— Start SUPPLIED PASSAGE —

SOCIAL CIRCLE, Ga. – Residents in Newton County’s Commission District 1 got the opportunity to hear directly from their commissioner about a range of topics Thursday night during a town hall meeting at Crossroads Baptist Church in Social Circle.

After explaining to how to navigate and use the county’s new website, Commissioner Stan Edwards told those assembled that Newton County is on better financial footing than at any time in recent years.

“We had an audit not too long ago and the auditor, and I’ll paraphrase some of the auditor’s words, but the auditor, his findings were very positive for the county,” he said. "In fact, they found zero significant issues with our audit this year, unlike last year and the previous years.

“In the auditing world and the accounting world, negative findings are just not good. Up until this year, there were a couple of findings that now we have moved away from and he gave us basically a clean bill of health.”

Edwards said the county is currently operating with a budget surplus.

“At the moment, we are operating, as of the end of January, we are operating at a $2.6 million surplus,” he said. "That’s quite a change from previous years, a $2.6 million surplus.

“Not to get too excited, some of that is unfilled positions within the county, particularly in law enforcement. So, while I believe some of the things we have done have put us on track to be operating at a slight surplus right now, I don’t think realistically speaking, operationally speaking, we’re not at a $2.6 million surplus right now.

— End SUPPLIED PASSAGE —

*SHORT TASK*: Proceed with the report on the Newton County District 1 town hall, starting right after its last sentence.

— Start RAW RECORDS —

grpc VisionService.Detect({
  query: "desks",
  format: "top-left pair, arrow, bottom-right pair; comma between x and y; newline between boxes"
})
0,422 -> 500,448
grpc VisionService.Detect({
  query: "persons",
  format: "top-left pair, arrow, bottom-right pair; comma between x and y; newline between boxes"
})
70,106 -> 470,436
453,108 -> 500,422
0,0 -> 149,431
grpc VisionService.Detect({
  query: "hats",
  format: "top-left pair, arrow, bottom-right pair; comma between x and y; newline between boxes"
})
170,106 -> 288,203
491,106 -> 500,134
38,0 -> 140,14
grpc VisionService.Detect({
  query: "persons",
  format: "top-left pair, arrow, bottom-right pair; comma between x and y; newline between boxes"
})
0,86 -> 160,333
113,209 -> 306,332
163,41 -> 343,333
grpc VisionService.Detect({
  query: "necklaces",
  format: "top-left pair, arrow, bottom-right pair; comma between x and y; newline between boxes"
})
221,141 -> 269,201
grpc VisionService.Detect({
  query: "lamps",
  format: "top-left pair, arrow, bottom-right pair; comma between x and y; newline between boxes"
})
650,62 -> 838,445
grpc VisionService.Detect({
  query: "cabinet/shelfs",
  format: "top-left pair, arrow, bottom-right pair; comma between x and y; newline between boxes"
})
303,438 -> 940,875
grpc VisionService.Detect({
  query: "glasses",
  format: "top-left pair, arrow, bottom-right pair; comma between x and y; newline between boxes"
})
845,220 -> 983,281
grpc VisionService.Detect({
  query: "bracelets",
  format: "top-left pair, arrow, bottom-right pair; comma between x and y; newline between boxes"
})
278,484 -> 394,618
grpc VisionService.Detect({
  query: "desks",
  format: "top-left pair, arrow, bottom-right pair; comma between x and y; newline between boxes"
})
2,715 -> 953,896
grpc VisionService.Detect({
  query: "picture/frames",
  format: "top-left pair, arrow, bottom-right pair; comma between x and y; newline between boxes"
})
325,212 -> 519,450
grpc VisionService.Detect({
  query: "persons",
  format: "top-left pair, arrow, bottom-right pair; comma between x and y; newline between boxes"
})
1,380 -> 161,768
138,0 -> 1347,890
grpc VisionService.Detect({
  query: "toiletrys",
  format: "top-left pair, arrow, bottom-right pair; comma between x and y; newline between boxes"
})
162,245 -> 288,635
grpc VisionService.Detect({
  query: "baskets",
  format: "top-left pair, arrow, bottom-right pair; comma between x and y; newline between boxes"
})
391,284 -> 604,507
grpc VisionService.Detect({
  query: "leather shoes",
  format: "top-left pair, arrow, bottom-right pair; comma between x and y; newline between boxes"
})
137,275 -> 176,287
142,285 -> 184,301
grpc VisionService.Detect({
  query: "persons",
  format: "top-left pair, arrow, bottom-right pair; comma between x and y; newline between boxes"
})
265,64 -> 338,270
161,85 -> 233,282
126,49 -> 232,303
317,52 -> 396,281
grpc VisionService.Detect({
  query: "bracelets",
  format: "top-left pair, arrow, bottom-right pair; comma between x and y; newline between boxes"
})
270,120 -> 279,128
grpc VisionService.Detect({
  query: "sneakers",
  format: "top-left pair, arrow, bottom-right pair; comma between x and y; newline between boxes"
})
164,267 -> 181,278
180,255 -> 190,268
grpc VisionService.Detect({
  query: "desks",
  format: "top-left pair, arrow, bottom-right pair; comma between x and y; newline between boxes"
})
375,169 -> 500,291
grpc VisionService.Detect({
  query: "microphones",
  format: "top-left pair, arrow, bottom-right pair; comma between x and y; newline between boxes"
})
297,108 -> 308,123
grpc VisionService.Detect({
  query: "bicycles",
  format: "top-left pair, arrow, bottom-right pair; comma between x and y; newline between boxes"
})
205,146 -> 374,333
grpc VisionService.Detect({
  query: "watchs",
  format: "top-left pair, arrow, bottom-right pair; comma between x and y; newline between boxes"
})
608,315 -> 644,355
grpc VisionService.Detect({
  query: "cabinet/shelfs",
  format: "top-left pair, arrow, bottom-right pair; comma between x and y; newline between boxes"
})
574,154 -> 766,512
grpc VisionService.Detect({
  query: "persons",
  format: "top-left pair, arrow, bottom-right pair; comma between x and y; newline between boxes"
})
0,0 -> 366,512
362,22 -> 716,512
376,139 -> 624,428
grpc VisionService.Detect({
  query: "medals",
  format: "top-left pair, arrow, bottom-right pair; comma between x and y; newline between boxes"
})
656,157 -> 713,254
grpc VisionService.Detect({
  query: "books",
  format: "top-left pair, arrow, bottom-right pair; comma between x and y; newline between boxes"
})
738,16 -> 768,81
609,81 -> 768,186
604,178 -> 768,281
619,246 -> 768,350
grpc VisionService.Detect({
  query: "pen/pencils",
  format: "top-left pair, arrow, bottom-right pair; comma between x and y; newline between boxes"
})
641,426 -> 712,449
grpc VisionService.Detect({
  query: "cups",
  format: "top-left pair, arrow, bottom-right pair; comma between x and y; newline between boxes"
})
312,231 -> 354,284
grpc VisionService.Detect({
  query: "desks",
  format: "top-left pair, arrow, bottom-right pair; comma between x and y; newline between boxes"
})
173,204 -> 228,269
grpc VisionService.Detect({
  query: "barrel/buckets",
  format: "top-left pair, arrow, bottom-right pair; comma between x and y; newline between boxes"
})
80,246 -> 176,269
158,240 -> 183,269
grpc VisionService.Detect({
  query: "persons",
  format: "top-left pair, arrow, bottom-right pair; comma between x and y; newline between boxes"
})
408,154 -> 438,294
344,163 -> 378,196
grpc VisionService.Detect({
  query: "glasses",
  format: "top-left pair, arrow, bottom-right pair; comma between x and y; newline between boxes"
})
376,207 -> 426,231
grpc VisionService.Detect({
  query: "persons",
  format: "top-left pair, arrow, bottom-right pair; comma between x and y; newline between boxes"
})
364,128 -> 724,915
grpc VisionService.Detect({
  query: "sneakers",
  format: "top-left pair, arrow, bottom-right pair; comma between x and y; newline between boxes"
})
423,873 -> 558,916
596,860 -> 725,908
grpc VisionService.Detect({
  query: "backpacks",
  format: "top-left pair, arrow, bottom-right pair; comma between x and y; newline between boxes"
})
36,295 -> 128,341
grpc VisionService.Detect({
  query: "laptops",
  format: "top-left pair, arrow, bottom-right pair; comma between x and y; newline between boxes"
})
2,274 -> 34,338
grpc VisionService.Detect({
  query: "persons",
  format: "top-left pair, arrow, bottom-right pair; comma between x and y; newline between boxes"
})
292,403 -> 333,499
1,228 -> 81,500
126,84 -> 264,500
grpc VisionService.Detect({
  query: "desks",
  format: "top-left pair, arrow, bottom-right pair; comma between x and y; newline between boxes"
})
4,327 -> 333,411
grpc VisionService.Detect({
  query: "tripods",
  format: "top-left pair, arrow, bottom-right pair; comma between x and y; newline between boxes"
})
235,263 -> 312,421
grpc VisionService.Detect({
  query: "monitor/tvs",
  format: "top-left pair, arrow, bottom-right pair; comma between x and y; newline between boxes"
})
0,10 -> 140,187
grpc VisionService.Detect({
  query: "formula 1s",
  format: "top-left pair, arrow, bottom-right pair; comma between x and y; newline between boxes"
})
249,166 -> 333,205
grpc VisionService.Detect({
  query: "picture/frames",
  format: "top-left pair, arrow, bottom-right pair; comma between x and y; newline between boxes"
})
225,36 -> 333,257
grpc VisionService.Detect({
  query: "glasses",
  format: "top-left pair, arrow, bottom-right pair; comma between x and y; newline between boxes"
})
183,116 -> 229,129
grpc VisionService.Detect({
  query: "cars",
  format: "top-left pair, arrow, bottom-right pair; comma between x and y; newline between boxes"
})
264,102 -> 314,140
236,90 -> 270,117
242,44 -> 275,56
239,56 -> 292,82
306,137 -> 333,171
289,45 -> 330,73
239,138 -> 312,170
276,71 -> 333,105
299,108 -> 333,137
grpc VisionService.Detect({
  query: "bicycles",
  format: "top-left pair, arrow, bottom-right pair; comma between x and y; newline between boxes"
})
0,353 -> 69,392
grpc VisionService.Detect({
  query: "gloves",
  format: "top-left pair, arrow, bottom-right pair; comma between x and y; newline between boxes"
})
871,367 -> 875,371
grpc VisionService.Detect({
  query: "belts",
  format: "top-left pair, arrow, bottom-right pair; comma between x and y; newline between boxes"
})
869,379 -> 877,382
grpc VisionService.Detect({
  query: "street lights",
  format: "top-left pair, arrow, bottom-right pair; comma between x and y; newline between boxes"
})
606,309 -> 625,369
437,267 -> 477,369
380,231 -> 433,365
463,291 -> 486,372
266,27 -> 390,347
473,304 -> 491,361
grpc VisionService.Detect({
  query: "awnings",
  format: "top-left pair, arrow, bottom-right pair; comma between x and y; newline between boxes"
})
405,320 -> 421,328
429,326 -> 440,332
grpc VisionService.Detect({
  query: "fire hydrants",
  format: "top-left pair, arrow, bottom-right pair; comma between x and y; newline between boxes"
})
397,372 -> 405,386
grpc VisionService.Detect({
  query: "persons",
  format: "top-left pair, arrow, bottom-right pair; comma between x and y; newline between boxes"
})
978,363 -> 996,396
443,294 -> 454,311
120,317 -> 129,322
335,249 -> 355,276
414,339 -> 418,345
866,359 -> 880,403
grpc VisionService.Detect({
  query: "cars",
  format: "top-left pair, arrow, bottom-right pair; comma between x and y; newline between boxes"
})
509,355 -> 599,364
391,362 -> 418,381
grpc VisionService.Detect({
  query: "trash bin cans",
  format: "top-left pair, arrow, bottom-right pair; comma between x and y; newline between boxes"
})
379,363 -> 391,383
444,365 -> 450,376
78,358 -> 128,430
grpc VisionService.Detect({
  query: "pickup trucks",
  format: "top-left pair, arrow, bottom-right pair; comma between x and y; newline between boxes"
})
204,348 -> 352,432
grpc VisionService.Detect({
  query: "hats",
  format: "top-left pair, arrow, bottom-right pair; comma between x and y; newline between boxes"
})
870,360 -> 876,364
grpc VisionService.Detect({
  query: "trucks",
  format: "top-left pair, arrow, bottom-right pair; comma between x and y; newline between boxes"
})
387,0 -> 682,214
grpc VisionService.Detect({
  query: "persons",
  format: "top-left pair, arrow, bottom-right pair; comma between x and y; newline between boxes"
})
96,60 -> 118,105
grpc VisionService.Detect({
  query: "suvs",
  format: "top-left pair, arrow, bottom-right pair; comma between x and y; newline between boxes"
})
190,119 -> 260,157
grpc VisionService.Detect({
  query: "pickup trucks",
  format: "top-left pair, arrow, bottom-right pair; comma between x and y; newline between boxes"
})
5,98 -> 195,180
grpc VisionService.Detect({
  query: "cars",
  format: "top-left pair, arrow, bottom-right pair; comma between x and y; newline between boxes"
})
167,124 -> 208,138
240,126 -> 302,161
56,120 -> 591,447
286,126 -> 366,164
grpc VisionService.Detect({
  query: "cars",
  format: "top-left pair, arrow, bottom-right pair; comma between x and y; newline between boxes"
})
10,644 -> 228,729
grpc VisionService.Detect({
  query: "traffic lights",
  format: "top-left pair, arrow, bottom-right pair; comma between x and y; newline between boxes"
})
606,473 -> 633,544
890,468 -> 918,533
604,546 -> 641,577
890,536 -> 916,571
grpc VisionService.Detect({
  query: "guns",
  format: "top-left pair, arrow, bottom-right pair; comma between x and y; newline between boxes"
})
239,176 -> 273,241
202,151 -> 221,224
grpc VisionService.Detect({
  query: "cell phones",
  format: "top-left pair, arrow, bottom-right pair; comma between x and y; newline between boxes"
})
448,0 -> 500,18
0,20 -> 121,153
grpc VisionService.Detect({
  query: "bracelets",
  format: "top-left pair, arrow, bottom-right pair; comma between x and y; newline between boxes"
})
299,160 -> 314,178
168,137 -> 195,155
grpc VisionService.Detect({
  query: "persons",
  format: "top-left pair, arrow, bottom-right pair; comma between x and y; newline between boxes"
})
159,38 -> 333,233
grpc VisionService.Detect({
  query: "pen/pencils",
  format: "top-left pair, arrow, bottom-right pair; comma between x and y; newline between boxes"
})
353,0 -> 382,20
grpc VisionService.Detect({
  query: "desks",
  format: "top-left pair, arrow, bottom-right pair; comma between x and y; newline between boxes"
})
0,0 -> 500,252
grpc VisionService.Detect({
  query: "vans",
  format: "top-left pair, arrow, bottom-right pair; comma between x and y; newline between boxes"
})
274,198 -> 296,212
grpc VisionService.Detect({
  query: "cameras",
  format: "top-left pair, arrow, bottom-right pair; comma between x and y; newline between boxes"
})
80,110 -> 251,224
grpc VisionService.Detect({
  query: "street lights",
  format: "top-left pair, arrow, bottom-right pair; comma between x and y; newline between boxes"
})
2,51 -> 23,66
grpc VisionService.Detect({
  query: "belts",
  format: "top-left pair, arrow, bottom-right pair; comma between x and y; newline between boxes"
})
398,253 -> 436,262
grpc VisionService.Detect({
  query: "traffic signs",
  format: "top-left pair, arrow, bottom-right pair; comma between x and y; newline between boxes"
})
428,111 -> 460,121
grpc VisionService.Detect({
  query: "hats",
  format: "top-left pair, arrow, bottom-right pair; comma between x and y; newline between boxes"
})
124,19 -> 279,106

— End RAW RECORDS —

*ANSWER FOR THIS EXERCISE*:
“But we are in a good place, a much better place than we have been in previous years and I believe it’s because of some of the things the Board has been able to put into place in terms of in terms of our contingency funds, putting money away for a rainy day, paying down debt, those types of things that have put us in a better financial position.”

Edwards also said this year the county will start receiving tax revenue from Tekeda, formerly known as Shire, in Stanton Springs.

“Now that’s a graduated, for 20 years, that is a graduated amount of money," he said. "And that amount of money goes up into the lottery type of millions at some point.

“It will gradually go up. Let me tell you, that’s nice from a county perspective, but it’s even nicer from a school system perspective because they’ll get more money than we will. We invested in that infrastructure and we are on the absolute cusp of seeing a return on that investment.”

He also talked about the impact that Facebook will have will have on county finances.

“They will implement a PILOT program - payment in lieu of taxes,” he said. "What happens with that is that is they have five phases, and when the first phase is built, they’ll pay that portion of their PILOT money.

“Now, when that first building is complete, if they don’t finish another building, they will still pay the payments, the PILOT on all five. That is a $42 billion with a 'B' complex. To put it in a little perspective, Shire was unbelievably large and it’s only going to end up being $1.4 billion.”

In the nearly 90-minute session, Edwards touched on a variety of topics from the county’s current apartment moratorium to the strides made by the county making the Gaither’s at Myrtle Creek Farm facility into a go-to event space for people from Newton County and beyond.

“If you’ve never been out there, it’s absolutely beautiful, stunningly beautiful,” he said. “We’ve got the old plantation home itself full of history. We’ve got a pavilion where you can hold all types of activities. We’ve weddings planned there this spring, summer and fall.

“If you want to rent the place for some type of corporate activity or family activity that is the place. That is an absolutely wonderful place to go out there. I think it’s a great resource.”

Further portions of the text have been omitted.